Kurdish political parties opposed to Barzani report attacks on their offices after resignation

Iraqi Kurdish president Masoud Barzani speaking during a news conference in Erbil, Iraq, on Sept 24, 2017. PHOTO: REUTERS

BAGHDAD (REUTERS) - Iraqi Kurdish political parties opposed to regional leader Masoud Barzani reported attacks on their offices in several cities overnight, hours after Mr Barzani announced his resignation, brought low by a failed push for independence.

The Patriotic Union of Kurdistan (PUK), the Movement for Change and Gorran said in separate statements several of their offices in the Duhok region, north of the Kurdish capital Erbil, were looted or burned overnight. No casualties were reported.

The semi-autonomous Kurdistan Regional Government (KRG) in northern Iraq said it had ordered the local police forces, known as Asayish, to stop the attacks.

Mr Barzani, 71, said on Sunday he would give up his position as president on Nov 1 after an independence referendum he championed in northern Iraq backfired and triggered military and economic retaliation by the Iraqi government.

The veteran guerrilla leader has run Iraq's Kurdish autonomous region since 2005, presiding with a firm hand as the region prospered while the rest of Iraq struggled in civil war. But he has been brought low in recent weeks by his decision to push the independence vote, and his downfall has exposed deep fractures among the Kurds.

Armed protesters supporting Mr Barzani stormed Parliament as it met on Sunday to approve his resignation. Opposition lawmakers who had been barricaded inside managed to leave later, according to their parties.

The PUK, which has been the main rival of Mr Barzani's Kurdish Democratic Party (KDP) for decades, supported his decision to hold the independence referendum, but half-heartedly. The reformist Gorran party opposed the vote, arguing that the timing was poor.

In a televised speech announcing his plan to step down, Mr Barzani said followers of his long-term rival, PUK founder Jalal Talabani who died in early October, had been guilty of "high treason" for handing over the oil city of Kirkuk to Iraqi forces without a fight two weeks ago.

Kurdish fighters known as Peshmerga had held Kirkuk, one of Iraq's main oil centres, since 2014, when they seized it after government troops fled in the face of an advance by Islamic State in Iraq and Syria (ISIS).

Although Kirkuk is outside the borders of the Kurdish autonomous region, Kurds consider it the heart of their homeland.
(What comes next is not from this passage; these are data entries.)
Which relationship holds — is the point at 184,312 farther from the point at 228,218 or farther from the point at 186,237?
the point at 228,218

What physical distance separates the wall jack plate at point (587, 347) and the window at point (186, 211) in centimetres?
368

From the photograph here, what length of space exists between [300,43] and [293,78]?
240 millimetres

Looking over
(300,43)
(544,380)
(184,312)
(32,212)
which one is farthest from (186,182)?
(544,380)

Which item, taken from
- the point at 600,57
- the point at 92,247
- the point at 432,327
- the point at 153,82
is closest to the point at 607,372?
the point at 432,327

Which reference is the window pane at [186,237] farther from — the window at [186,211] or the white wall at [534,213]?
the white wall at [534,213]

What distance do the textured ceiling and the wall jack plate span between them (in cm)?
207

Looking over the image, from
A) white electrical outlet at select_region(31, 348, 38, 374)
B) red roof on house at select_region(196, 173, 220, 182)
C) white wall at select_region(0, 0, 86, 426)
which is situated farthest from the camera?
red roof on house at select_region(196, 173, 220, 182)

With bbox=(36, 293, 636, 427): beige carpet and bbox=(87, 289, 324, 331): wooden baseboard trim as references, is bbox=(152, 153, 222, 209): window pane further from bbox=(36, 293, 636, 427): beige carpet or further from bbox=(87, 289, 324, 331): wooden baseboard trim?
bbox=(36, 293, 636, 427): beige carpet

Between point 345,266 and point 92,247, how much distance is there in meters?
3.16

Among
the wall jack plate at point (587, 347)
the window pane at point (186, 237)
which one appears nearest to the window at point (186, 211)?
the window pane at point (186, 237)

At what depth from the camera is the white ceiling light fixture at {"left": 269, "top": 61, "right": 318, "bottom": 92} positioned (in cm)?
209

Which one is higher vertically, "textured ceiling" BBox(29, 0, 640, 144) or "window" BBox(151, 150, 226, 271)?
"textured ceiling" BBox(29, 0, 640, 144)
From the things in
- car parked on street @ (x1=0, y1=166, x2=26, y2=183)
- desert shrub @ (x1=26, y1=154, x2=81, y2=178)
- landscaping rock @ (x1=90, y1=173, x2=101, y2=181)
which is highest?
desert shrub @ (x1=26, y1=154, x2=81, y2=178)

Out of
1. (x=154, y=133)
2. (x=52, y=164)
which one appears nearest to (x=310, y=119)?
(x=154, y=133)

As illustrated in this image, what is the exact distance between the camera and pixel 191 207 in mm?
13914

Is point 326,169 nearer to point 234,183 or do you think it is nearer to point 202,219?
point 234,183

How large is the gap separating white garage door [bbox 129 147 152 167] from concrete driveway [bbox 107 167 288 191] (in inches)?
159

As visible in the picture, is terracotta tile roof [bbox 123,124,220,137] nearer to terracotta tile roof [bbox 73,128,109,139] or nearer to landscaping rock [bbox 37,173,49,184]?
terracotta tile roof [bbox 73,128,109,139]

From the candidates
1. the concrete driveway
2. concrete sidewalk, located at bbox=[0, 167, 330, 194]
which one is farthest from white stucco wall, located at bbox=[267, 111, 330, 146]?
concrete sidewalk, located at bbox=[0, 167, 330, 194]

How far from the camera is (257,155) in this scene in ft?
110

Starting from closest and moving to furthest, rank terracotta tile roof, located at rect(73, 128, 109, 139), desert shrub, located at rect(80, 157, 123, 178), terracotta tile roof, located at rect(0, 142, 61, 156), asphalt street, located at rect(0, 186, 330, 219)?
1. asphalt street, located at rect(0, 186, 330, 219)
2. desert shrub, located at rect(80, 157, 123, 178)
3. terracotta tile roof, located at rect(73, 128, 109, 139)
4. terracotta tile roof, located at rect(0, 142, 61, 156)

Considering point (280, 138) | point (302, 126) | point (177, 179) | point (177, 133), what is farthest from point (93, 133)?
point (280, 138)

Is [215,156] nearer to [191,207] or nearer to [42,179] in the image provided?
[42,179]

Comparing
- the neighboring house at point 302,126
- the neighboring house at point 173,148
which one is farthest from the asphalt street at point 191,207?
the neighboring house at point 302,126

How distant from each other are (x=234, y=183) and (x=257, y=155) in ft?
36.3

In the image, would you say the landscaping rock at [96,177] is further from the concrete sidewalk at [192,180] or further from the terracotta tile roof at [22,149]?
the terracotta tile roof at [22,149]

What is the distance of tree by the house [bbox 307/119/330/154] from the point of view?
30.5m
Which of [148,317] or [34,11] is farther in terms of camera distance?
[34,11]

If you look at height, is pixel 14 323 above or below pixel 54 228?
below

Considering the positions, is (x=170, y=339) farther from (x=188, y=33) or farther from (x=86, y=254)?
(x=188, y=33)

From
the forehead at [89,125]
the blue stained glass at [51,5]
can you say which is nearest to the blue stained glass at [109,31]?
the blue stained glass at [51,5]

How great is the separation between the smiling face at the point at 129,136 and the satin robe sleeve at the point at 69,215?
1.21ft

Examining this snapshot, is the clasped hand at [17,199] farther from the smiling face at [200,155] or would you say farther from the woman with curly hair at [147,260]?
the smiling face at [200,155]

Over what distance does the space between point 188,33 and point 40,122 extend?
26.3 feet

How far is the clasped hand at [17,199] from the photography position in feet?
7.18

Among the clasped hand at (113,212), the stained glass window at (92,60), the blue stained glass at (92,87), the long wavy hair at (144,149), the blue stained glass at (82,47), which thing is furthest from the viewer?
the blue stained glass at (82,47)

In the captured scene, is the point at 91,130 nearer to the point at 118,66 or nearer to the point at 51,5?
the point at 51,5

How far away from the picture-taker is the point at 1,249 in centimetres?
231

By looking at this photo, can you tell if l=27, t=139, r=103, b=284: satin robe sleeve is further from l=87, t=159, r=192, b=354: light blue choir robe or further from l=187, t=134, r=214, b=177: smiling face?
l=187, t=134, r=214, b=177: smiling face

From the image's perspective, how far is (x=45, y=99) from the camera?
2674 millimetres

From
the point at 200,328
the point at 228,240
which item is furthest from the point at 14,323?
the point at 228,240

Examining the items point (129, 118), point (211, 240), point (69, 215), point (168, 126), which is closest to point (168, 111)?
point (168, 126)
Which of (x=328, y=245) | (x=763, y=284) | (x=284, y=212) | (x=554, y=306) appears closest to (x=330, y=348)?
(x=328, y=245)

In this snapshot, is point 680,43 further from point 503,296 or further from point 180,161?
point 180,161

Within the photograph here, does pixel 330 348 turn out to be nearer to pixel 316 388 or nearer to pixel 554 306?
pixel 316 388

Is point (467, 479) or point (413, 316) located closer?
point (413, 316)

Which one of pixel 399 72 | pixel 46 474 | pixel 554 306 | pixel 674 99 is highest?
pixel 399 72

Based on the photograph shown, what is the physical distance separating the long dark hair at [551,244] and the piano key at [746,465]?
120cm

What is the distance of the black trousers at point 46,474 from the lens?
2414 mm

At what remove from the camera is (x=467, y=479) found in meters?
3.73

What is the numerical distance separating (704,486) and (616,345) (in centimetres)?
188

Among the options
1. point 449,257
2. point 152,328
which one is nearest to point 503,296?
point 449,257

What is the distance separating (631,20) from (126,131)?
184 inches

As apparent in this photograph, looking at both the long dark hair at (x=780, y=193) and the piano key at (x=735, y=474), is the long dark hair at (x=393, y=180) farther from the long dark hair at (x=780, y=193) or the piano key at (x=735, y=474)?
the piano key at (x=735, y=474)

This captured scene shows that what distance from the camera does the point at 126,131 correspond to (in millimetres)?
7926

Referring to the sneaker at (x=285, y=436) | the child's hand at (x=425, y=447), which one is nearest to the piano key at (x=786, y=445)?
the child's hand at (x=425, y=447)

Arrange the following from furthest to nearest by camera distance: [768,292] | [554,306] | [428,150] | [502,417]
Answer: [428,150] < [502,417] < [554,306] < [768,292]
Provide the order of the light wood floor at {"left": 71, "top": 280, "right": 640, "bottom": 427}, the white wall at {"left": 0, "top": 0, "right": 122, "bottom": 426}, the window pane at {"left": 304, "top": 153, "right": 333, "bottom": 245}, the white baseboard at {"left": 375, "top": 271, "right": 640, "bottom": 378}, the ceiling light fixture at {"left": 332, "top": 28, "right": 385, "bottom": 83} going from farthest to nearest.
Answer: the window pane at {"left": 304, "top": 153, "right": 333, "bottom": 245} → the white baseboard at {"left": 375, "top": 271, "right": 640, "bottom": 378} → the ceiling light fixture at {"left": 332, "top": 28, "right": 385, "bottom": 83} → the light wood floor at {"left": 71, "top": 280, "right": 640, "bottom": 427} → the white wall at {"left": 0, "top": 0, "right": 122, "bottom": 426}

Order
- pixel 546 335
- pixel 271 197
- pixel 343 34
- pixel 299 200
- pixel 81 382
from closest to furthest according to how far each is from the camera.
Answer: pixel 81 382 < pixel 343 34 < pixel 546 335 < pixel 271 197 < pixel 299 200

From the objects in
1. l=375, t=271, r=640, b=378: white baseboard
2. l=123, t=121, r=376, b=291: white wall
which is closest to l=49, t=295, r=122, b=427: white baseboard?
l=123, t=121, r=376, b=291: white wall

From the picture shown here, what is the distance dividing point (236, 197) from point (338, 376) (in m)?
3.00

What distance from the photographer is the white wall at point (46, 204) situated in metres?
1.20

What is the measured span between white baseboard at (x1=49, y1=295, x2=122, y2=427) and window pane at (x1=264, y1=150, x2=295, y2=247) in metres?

This month, Prime Minister Haidar al-Abadi ordered his forces to recapture it and all other disputed territory in retaliation after Mr Barzani staged the independence referendum, which Baghdad considers illegal.

The Iraqi body in charge of supervising media in Baghdad issued on Sunday a ban on two major Kurdish TV channels close to Mr Barzani's KDP: Rudaw and Kurdistan 24.

The Baghdad-based Communication and Media Commission accused the two networks of "inciting violence and hatred".

"This is an assault on freedom of press and expression," replied Erbil-based Kurdistan 24's management in a letter to the International Federation of Journalists.

Rudaw accused Iranian-backed Iraqi paramilitaries who are operating alongside government forces, on Monday of killing a Kurdish journalist, Mr Arkan Sharif, in the region of Kirkuk.

While the Iraqi Kurds have mostly shown outward unity since the fall of Saddam Hussein in 2003, they have a deep history of conflict between Mr Barzani's KDP and Mr Talabani's PUK, which fought each other in a civil war in the 1990s.

The KDP is based mostly around Erbil, the regional capital, while the PUK draws its support mostly from Suleimaniya, the other main city in the region.

The two political parties run separate units of Peshmerga, their former underground guerrilla armies that have since become the official security forces of the Kurdish autonomous region.

After Saddam's fall, Mr Barzani ran the Kurdish autonomous region while his rival Mr Talabani served as ceremonial president of all of Iraq in Baghdad from 2005-2014.